Ali Lamu
This is the story of Ali Lamu. It’s a love story.

One day in 2008 a Kenyan fisherman walked into the workshop of a Swiss artist who was mending a broken heart and asked for a job. The artist didn’t have a job for the fisherman, but she did have a need for some old tanga, which means Indian dow (fishing boat) sail in Kiswahili. She regarded tanga as a piece of art created by the years spent exposed to the wind, rain, sun and salt of the Indian Ocean, and she wanted to use it as a canvas. The fisherman knew where old tanga was plentiful and returned with some a few days later. The color was magnificent, sepia tinged and sun baked, impossible to reproduce even if one tried hard…time and weather were the masters of this material.

The artist and the fisherman began to paint, at first a broken heart, then whatever the mood of the moment inspired. They painted poems, people, animals and stars, even the occasional squid. They wanted to share their message of “love, love and more love” with people all over the world so the artist and the fisherman turned the tangas into handbags, each crafted and painted by hand then set out underneath the Kenyan sun to dry.

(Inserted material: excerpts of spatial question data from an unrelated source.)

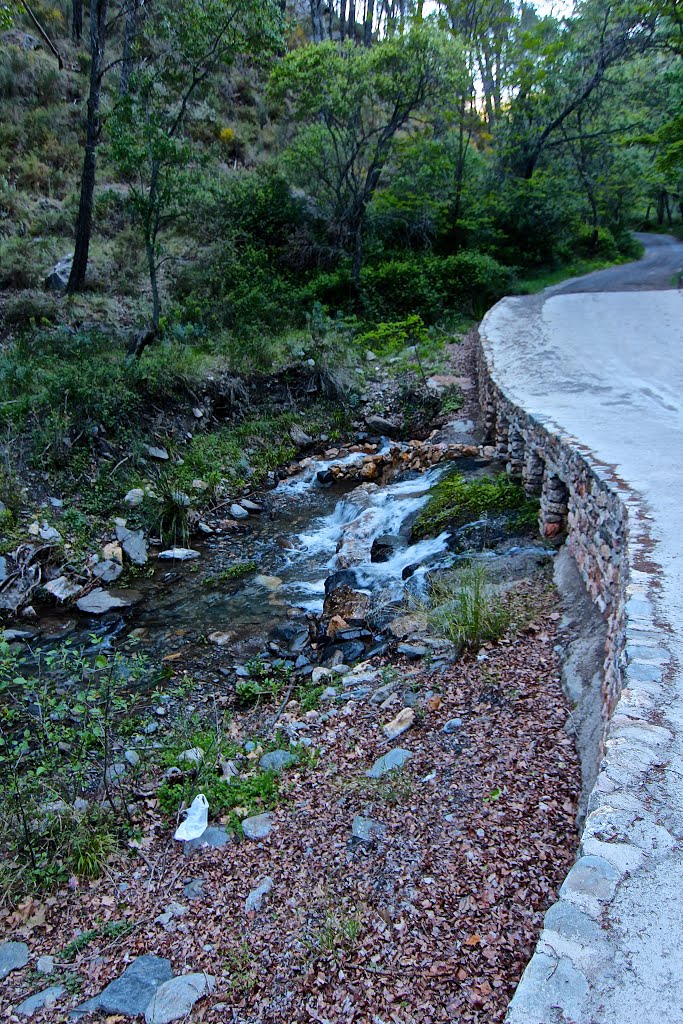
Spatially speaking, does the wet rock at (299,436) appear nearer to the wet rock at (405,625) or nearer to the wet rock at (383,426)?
the wet rock at (383,426)

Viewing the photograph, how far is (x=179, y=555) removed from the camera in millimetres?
7477

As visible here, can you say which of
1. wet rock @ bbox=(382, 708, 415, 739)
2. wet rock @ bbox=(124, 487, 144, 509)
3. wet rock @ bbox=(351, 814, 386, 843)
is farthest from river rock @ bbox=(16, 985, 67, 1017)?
wet rock @ bbox=(124, 487, 144, 509)

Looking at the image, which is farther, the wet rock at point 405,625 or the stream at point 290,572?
Answer: the stream at point 290,572

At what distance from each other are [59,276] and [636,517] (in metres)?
12.9

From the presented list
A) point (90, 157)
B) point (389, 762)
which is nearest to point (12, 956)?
point (389, 762)

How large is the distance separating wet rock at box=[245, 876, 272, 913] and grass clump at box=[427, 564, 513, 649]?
6.47ft

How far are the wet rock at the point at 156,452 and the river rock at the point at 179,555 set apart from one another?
1924mm

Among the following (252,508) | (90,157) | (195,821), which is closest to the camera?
(195,821)

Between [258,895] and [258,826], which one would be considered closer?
[258,895]

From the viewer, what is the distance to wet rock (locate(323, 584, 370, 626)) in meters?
5.77

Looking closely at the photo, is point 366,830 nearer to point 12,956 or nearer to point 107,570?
point 12,956

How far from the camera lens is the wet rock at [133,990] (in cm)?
256

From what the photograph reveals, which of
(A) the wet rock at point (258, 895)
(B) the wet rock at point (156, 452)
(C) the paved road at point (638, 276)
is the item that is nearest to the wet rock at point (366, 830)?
(A) the wet rock at point (258, 895)

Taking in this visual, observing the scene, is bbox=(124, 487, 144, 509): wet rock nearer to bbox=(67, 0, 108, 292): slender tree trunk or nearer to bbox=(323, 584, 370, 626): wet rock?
bbox=(323, 584, 370, 626): wet rock
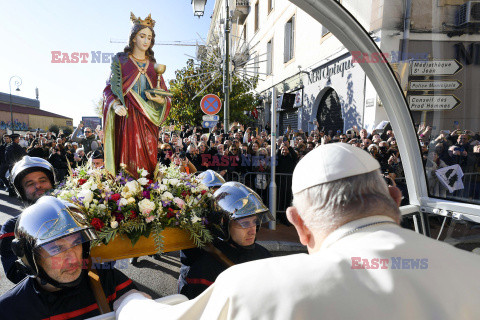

The Ali Lamu bag you buy is truly one of a kind. Carry it with all the love you can.


Francesca Torri Soldini
for Tanzania Maasai Women’s Art

Leave it to the Italians to help spark a renaissance.

In 2006, designer Francesca Torri Soldini and her students at the Istituto Europeo di Design (IED) in Milan embarked on a radical journey with Swiss Conservationist Tati Oliver and the Maasai women of Mkuru. Together, with Istituto Oikos and Oikos East Africa, they initiated the Maasai Women Art project to create business and education opportunities for the talented jewelry makers of Tanzania. Two short years later, fueled by Tati’s energy and leadership, Tanzania Maasai Women Art Limited (TMWA) was registered as an independent non-profit company with its own location in a bustling shopping center in Arusha. Amazing. From humble surroundings to prime retail space in twenty-four months.

Each piece in this expressive collection is an eclectic combination of Italian elegance, traditional Maasai artistry and technical precision with the spirit of the individual artisan ingrained in the materials and design. In Tanzania, women use jewelry to make themselves beautiful, attract mates and communicate their status within the community. Now, thanks to Francesca, Tati and TMWA, they’re using jewelry to create better lives.